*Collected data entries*

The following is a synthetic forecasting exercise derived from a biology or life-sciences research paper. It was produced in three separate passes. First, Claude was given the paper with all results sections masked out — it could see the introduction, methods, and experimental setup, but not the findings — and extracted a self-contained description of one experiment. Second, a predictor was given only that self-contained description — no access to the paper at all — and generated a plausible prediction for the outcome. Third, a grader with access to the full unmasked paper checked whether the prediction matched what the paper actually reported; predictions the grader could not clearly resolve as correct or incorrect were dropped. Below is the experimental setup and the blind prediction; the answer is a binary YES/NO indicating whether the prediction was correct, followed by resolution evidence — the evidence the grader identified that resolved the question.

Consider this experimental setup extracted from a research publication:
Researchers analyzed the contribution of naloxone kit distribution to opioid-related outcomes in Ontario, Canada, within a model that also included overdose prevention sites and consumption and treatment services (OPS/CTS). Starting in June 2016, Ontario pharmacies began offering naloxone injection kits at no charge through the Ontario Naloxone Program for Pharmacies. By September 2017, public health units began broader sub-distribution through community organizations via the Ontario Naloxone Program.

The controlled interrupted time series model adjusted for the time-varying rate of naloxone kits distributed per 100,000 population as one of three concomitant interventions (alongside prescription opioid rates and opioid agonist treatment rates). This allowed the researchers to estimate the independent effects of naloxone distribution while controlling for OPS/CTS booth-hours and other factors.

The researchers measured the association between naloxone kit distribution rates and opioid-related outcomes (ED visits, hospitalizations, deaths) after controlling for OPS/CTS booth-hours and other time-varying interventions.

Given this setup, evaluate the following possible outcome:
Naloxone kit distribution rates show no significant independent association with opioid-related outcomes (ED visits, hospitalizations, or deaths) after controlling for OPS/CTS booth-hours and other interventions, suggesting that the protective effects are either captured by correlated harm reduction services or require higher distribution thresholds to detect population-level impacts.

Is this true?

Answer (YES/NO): NO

*ACTION ITEM*
Repeat only the lines running from the line that contains "Naloxone kit distribution rates show" through the last line above, inclusive.

*RESPONSE*
Naloxone kit distribution rates show no significant independent association with opioid-related outcomes (ED visits, hospitalizations, or deaths) after controlling for OPS/CTS booth-hours and other interventions, suggesting that the protective effects are either captured by correlated harm reduction services or require higher distribution thresholds to detect population-level impacts.

Is this true?

Answer (YES/NO): NO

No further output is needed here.